A different tactile mechanism may be involved in healer perception of “effervescence” or “bubbles” while moving their hands through the client’s biofield; these sensations have not been reported in previous studies (Moga, 2017). The effervescence/bubbles may correspond to the “bright balls of plasma”, or small bursts of light, observed by clairvoyants along the edges of the body (Murphy, 1992). Healer touch sensations of effervescence may be a surface phenomenon with localized detection through nerve receptors in the healer’s hands. Opsins, light-activated receptors that mediate photoreception, have recently been detected in human skin (Haltaufderhyde et al., 2015), posing the possibility that healers may be able to detect, at a subconscious level, biophoton emission from a client’s body.
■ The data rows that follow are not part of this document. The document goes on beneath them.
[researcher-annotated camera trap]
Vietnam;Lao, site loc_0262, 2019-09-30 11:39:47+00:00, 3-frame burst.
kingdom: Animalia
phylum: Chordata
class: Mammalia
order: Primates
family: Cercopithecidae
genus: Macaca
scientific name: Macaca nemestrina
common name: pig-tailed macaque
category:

Healer touch sensations may provide important clues as to the composition of the human biofield and its emissions. Unlike visual and auditory signals, the touch signal is not a well-defined quantity, with much still to be learned about tactile perception (Dargahi and Najarian, 2004). An active area of research is the development of synthetic tactile sensors based on piezoelectric composites, with the goal of using such sensors in robotics and medical applications (Saccomandi et al., 2014). By mimicking healer touch sensations, such sensors could be used to detect aspects of the biofield, such as pressure vibrations and ‘heaviness’, as currently sensed by healers. In other words, the new synthetic sensors may be able to detect the human biofield, and provide a new measuring instrument for energy healing.